In the face of provocation from the southern-dominated media which repeatedly showed humiliating posters and cartoons of the slain northern politicians, on the night of 29 July 1966, northern soldiers at Abeokuta barracks mutinied, thus precipitating a counter-coup, which may very well have been in the planning stages. The counter-coup led to the installation of Lieutenant-Colonel Yakubu Gowon as Supreme Commander of the Nigerian Armed Forces, despite the intransigence of Mohammed who wanted the role of Supreme Commander for himself. Gowon was chosen as a compromise candidate. He was a Northerner, a Christian, from a minority tribe, and had a good reputation within the army.
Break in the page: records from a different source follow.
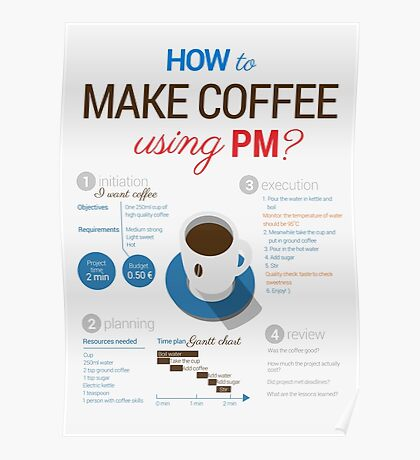 How to make coffee using project management? Vertical poster Poster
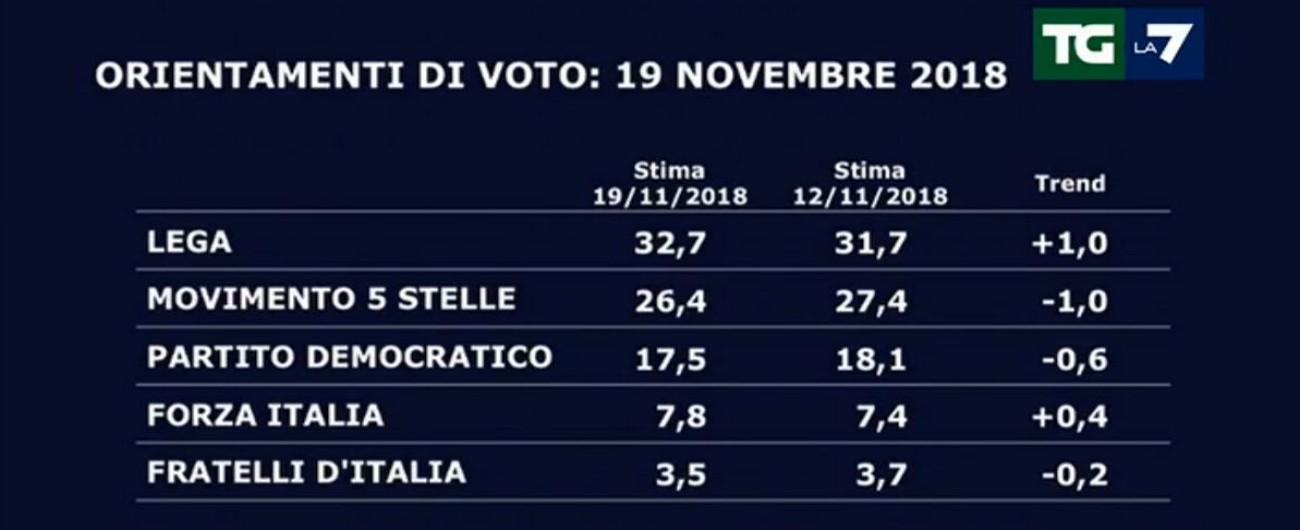 Sondaggi, la Lega stacca il M5s: più 6 per cento. Sorpresa: in Lombardia il no alle infrastrutture penalizza anche i 5 Stelle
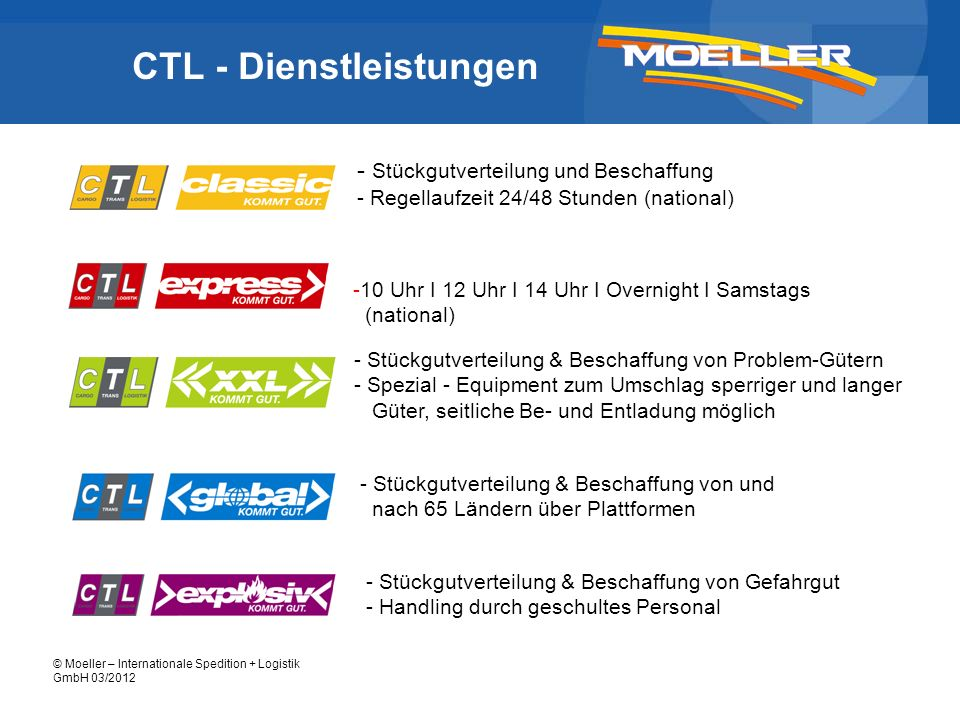 CTL - Dienstleistungen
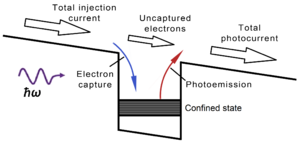Quantum well infrared photodetector - Photoconductive gain in a quantum well infrared photodetector. To balance the loss of electrons from the quantum well, electrons are injected from the top emitter contact. Since the capture probability is smaller than one, extra electrons need to be injected and the total photocurrent can become larger than the photoemission current.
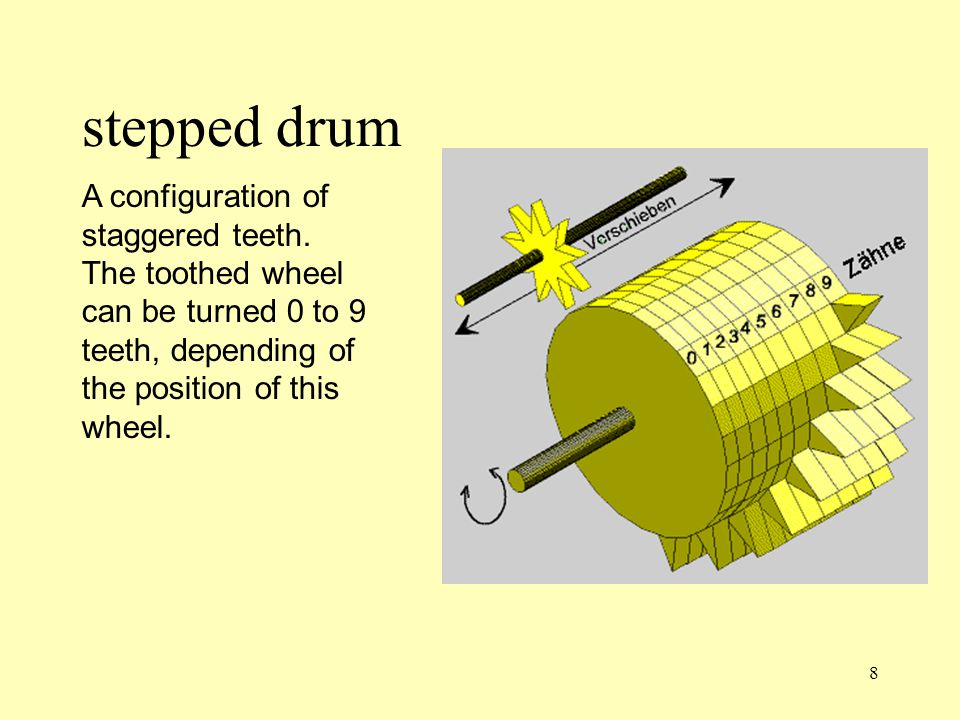 stepped drum A configuration of staggered teeth.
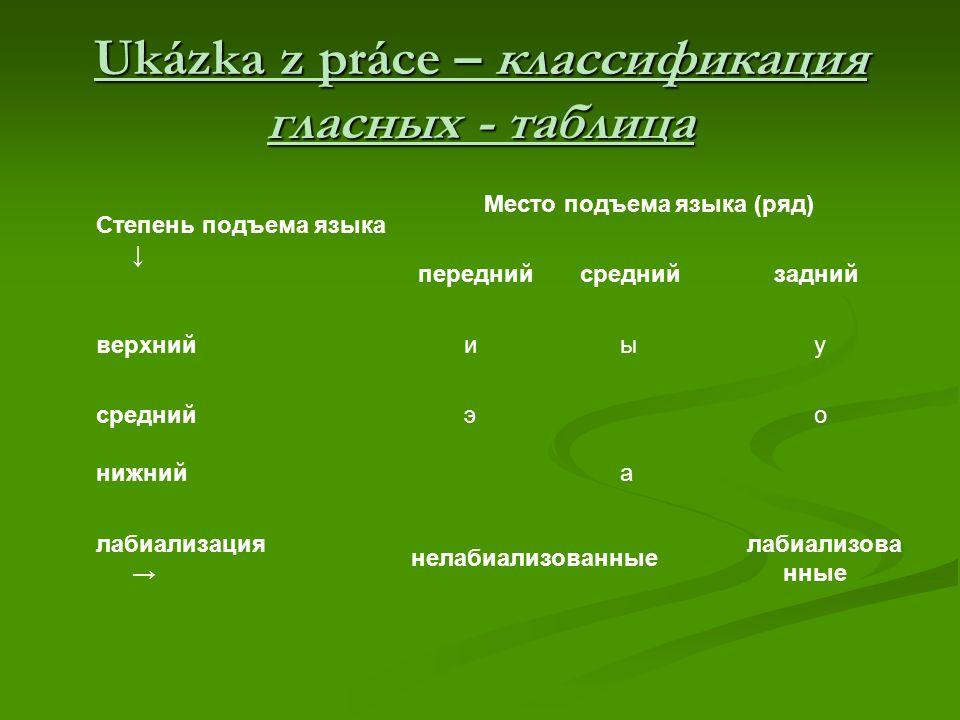 Ukázka z práce – классификация гласных - таблица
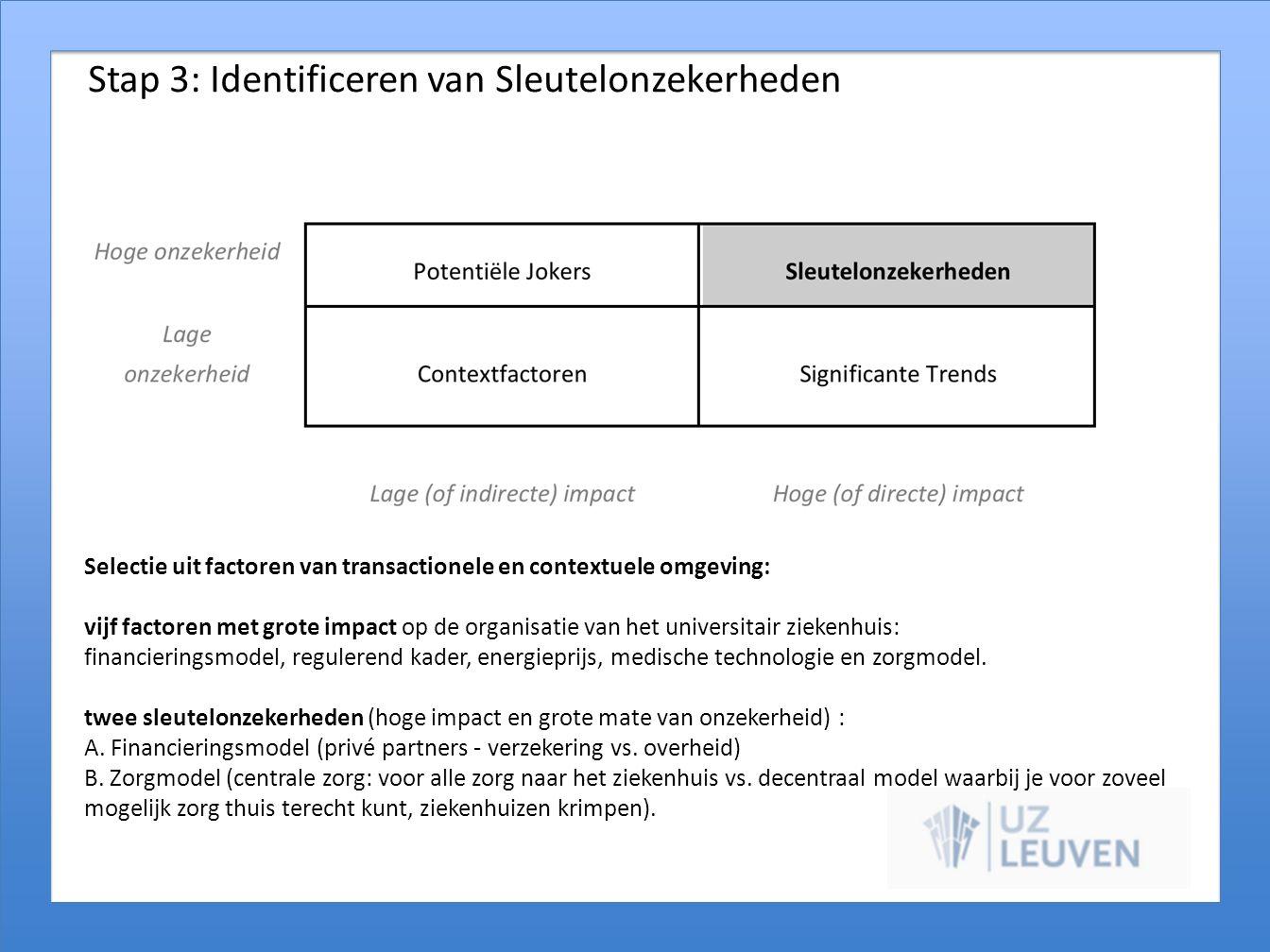 Stap 3: Identificeren van Sleutelonzekerheden Selectie uit factoren van transactionele en contextuele omgeving: vijf factoren met grote impact op de o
Ethnic tensions due to the coup and counter-coup increased and more mass pogroms in July and September 1966 took place. See large-scale massacres of Christian Igbo living in the Muslim north.[19]

Breakaway

The military governor of the Igbo-dominated southeast, Colonel Odumegwu Ojukwu, citing the northern massacres and electoral fraud, proclaimed with southern parliament the secession of the south-eastern region from Nigeria as the Republic of Biafra, an independent nation on 30 May 1967. Although the very young nation had a chronic shortage of weapons to go to war, it was determined to defend itself. Although there was much sympathy in Europe and elsewhere, only five countries (Tanzania, Gabon, Côte d'Ivoire, Zambia and Haiti) officially recognised the new republic.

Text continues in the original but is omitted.